If over-the-counter medications fail to provide adequate pain relief, physical therapy can be used to help improve pain and function. Physical therapy works in a couple of ways to improve pain. We know that stiff joints can be painful. A good physical therapist can slowly and gently stretch out the soft tissue around your knee to improve your range of motion which can relieve some pain. Also, when the muscles that support your knee are weak and atrophied due to disuse, this can cause instability and pain as well. The therapist will work to increase the strength of the muscles that support your knee without aggravating your knee pain. There are some very specific exercises that can achieve this and it is the physical therapist who can implement a program to improve your lower extremity strength and hopefully reduce your pain. If physical therapy is not helping, then we will start to look at injections as an option.

There are two main types of injections that are traditionally used to help reduce the pain of arthritis in joints. First is a steroid injection. The steroid is mixed with a local anesthetic and both are injected into your joint. The steroid acts to very potently reduce inflammation and thus pain. A very good result from a steroid injection is about three months. Unfortunately, sometimes it doesn’t work at all and sometimes it lasts longer than three months. You must let about three months pass before you can get another steroid injection. We usually will not do more than 3 to 5 injections before we move on to other options. The second injectable option is hyaluronic acid. This is a material that was originally isolated from a rooster’s comb but is now synthesized as well. There are many companies that make this product and they each have a different name (Synvisc, Supartz, Orthovisc, etc…). The bottom line on these products, much like steroids, is that they sometimes work and sometimes don’t. The American Academy of Orthopedic Surgeons reviewed the literature on these materials and concluded that they couldn’t say if they reliably worked or not and so recommend to try it if other options have failed. The hyaluronic acid injections work to lubricate the joint, reduce friction and thus reduce pain. It is unclear whether these products actually nourish the remaining cartilage cells. It is known that it does not grow new cartilage. If injections fail to relieve your pain then we consider surgical options.

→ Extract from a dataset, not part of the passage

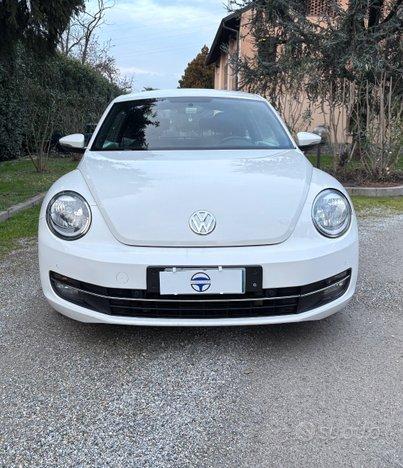 Volkswagen Maggiolino Tech Package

Just because we reach the surgical end of the spectrum of care for arthritic hip and knee joints does not mean that surgery “needs” to be done. It is up to the individual and their perception of the quality of their life. This evaluation of personal quality varies quite a bit depending on the individual’s lifestyle demands. Some people are non-stop active and don’t wish to slow down at all, so they will request to proceed with joint replacement sooner than the person who is more sedentary. The sedentary person does not rely on their joints as much and typically will wait longer. The caveat to this is that weight gain usually occurs with such a sedentary lifestyle and this can increase joint pain.

So, in the end, as surgeons, we need to treat you and not your x-rays. You should never have a surgery because your “x-rays look bad” and if this is what your surgeon is telling you, I recommend you find another surgeon. Joint replacement surgery is a great option for those who have a definite diagnosis, have tried multiple non-surgical options, and continue to have a poor quality of life (as determined by them). When you evaluate the option of surgery in this fashion, you will see great results.